[[ EXTRACTED TEXT, beginning ]]

Shortlist For The 2023 Australian International Political Economy Network (AIPEN) Richard Higgott Journal Article Prize

Shortlist For The 2023 Australian International Political Economy Network (AIPEN) Richard Higgott Journal Article Prize

The selection committee for the Australian International Political Economy Network (AIPEN) Richard Higgott Journal Article Prize is pleased to announce the shortlist for the 2023 prize, as voted on by AIPEN members.

The prize will be awarded to the best article published in 2022 (online early or in print) in international political economy (IPE) by an Australia-based scholar.

[[ EXTRACTED TEXT, end ]]

■ **TASK INSTRUCTIONS**
From the AIPEN prize shortlist announcement, return the passage word for word, starting with "The selection committee" and going on through "an Australia-based scholar.".

[[ DATA EXTRACT, beginning ]]

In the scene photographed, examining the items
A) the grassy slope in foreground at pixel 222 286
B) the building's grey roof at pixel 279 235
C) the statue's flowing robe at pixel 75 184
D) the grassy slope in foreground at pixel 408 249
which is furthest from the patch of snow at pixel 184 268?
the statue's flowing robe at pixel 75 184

[[ DATA EXTRACT, end ]]

■ **RESULT**
The selection committee for the Australian International Political Economy Network (AIPEN) Richard Higgott Journal Article Prize is pleased to announce the shortlist for the 2023 prize, as voted on by AIPEN members.

The prize will be awarded to the best article published in 2022 (online early or in print) in international political economy (IPE) by an Australia-based scholar.